Additional and Expanded Tenant’s Rights in Colorado

Extended Eviction Notices: What began as temporary protections under the Federal Coronavirus Aid, Relief, and Economic Security Act, also known as the CARES Act, has now become permanent Colorado law. If a tenant who receives rental assistance falls behind on rent, landlords must now issue a 30-day demand notice before filing for eviction. Additionally, landlords with federally backed mortgages (such as FHA, VA, or Fannie Mae/Freddie Mac loans) are required to give the same 30-day notice to non-subsidized tenants. Many owners may not be aware whether their loans are federally backed, so it’s wise to confirm this detail with their lenders.

HB 1240 also limits the amount landlords can charge subsidized tenants for late rent. The maximum fee is now $20, regardless of lease terms. Landlords should update their leases to reflect this cap, as charging more could put them in violation of the law.

Habitability Requirements and Refunds: The bill also strengthens tenant protections regarding habitability issues.

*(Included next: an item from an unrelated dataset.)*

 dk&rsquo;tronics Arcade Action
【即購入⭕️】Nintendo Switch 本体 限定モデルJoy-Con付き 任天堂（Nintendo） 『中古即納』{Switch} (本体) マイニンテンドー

If a property becomes partially or fully uninhabitable, landlords must reduce rent in proportion to the problem. For example, if a tenant loses access to part of the home, the property manager needs to adjust the rental rate accordingly. Any prepaid rent—whether by the tenant or by a subsidy agency—the landlord must refund the prorated portion.

Enforcement and Penalties: The most urgent takeaway is the level of penalties for non-compliance. Violations of HB 1240 carry a starting penalty of $5,000 per incident and can escalate to $50,000, plus additional civil penalties.

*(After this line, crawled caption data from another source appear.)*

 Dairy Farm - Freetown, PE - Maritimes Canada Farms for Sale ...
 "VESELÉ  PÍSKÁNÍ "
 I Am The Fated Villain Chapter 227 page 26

Practical Next Steps for Landlords: Here’s what landlords should do now:

  1. Review lease agreements and revise any late-fee provisions to align with the $20 cap.
  2. Check rental mortgages to determine if the properties are federally backed, which affects eviction timelines.
  3. Train property managers on the new requirements for accepting subsidies and issuing eviction notices.
  4. Develop systems for issuing rent reductions or refunds in cases of habitability problems.
  5. Seek legal guidance to confirm your practices are fully compliant with HB 1240.


Is Colorado Too Far Over Its Skis?

The Trump administration might consider Colorado’s tenant protections under the Federal Coronavirus Aid, Relief, and Economic Security Act, also known as the CARES Act, as an overreach. The Act is no longer active on the Federal level, and Colorado’s decision to make its provisions permanent might expose the state to legal action by housing provider trade groups. Colorado is on a slippery slope to becoming too hostile to rental real estate investment and management. The time to act may be now.

DenCO Property Management provided a comprehensive overview of HB 1240 in this blog; however, it is not intended as legal advice. Housing providers should consult with qualified legal counsel to ensure compliance with relevant laws and regulations.